Most "AI extracts X from documents" demos quietly hide their failures. They limit themselves to clean inputs without saying so, raise generic exceptions when one field is missing, and produce confident outputs without provenance. The failures live in the cases the demo doesn't show.
The design move that turns an extraction agent from a demo into something a domain reviewer would trust is per-cell source attribution — every value carrying a verbatim quote from the source document, visible in a one-click verification surface. The reviewer doesn't have to hunt; the system shows where each value came from.
Three patterns that consistently improve extraction agents:
- Surface the partial. Don't fail the request when one field is missing.

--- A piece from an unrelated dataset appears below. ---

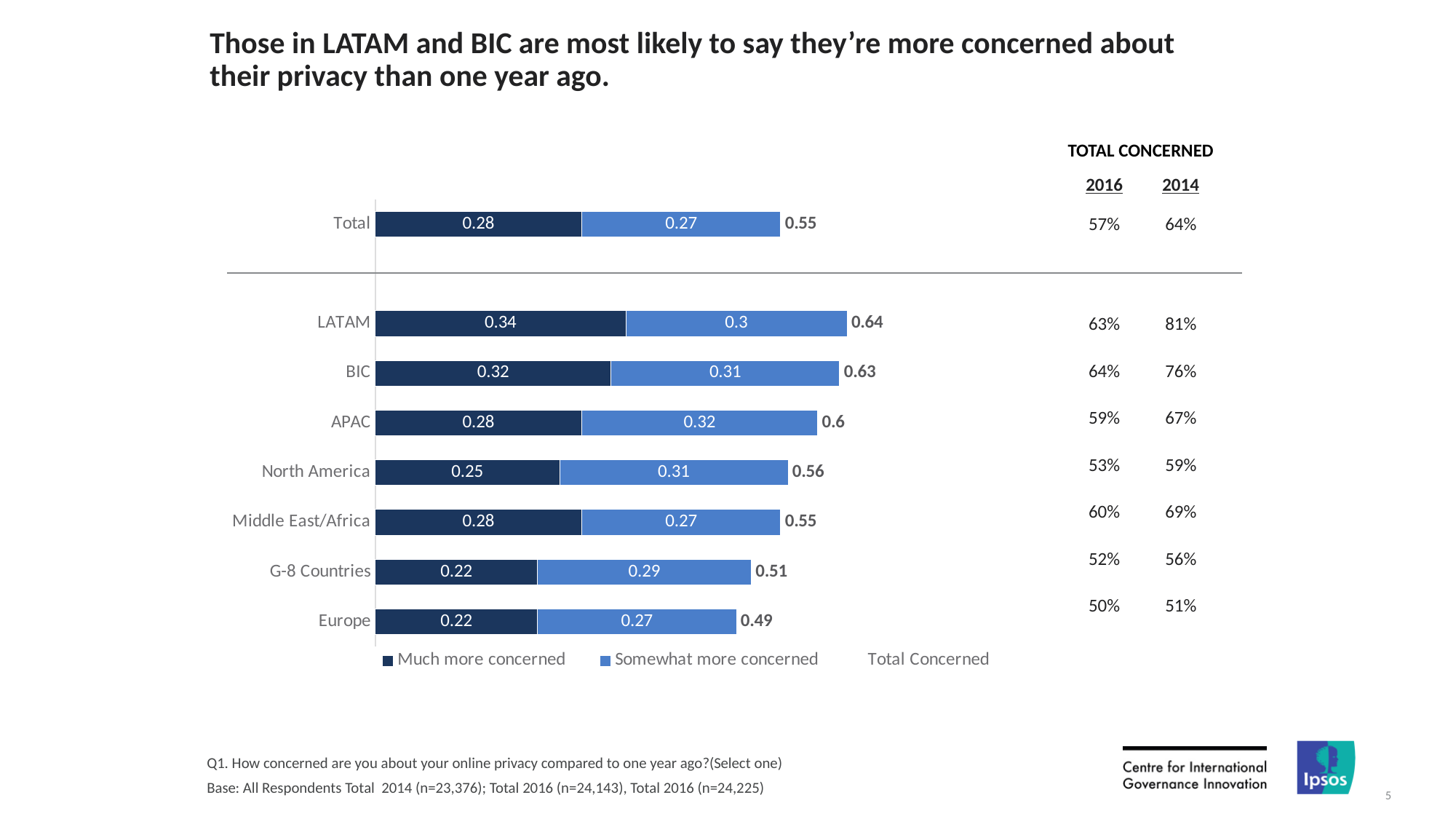
What is the total of the stacked bar for BIC? 0.63 What kind of chart is shown on the slide? Stacked bar chart What is the difference between the 'Much more concerned' values for LATAM and Europe? 0.12 Which is larger, the 'Somewhat more concerned' value for North America or for Middle East/Africa? North America What is the Total Concerned value shown for Europe? 0.49 How many region categories are plotted below the Total bar? 7 What is the 'Somewhat more concerned' value for APAC? 0.32 Which region has the highest Total Concerned value in the bar chart? LATAM How many series does the legend list? 3 Which legend entry is shown in dark navy blue? Much more concerned What is the 'Much more concerned' value for LATAM? 0.34 Which region has the lowest Total Concerned value in the bar chart? Europe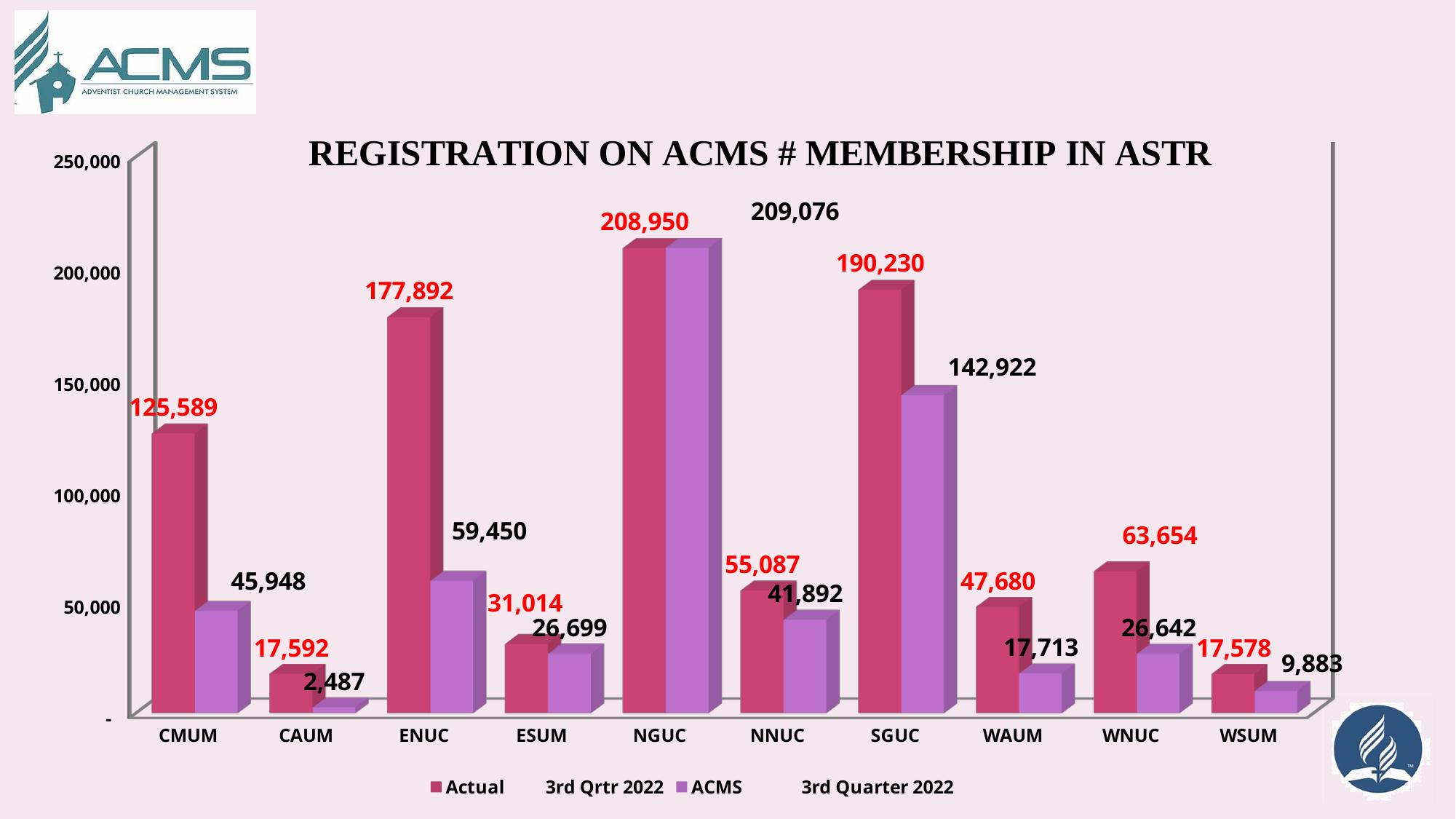
What is the difference between the Actual 3rd Qrtr 2022 and ACMS 3rd Quarter 2022 values for CMUM? 79,641 How many categories are shown on the x axis? 10 Which is larger, the Actual 3rd Qrtr 2022 value for ENUC or for SGUC? SGUC What is the ACMS 3rd Quarter 2022 value for WSUM? 9,883 Which category has the highest Actual 3rd Qrtr 2022 value? NGUC What type of chart is shown on the slide? bar chart How many series does the legend list? 2 What is the ACMS 3rd Quarter 2022 value for SGUC? 142,922 Is the Actual 3rd Qrtr 2022 value for WNUC greater or less than 50,000? greater What is the title of the chart? REGISTRATION ON ACMS # MEMBERSHIP IN ASTR Which category has the lowest ACMS 3rd Quarter 2022 value? CAUM What is the Actual 3rd Qrtr 2022 value for CMUM? 125,589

Return whatever was extracted, flag the gaps, and let downstream resolution — a fallback track, a derivation, a user override — fill them. "8 of 10 fields verified, 2 derived" beats a generic exception every time.
- Calibrate confidence per output. Confidence is a per-cell property, not a session property. Mark low-confidence outputs for review; let high-confidence outputs flow through. Aggregate confidence is misleading.
- Persist user overrides as first-class data. When a reviewer corrects a value, the correction should carry its own provenance and re-trigger validation downstream. Overrides are inputs to the next extraction, not exceptions to it.
The strongest signal that an extraction agent is ready for domain use is that a reviewer can ask "where did this number come from?" and get an answer in one click. That's the bar that actually matters. "The demo runs end-to-end" is necessary but doesn't get you there.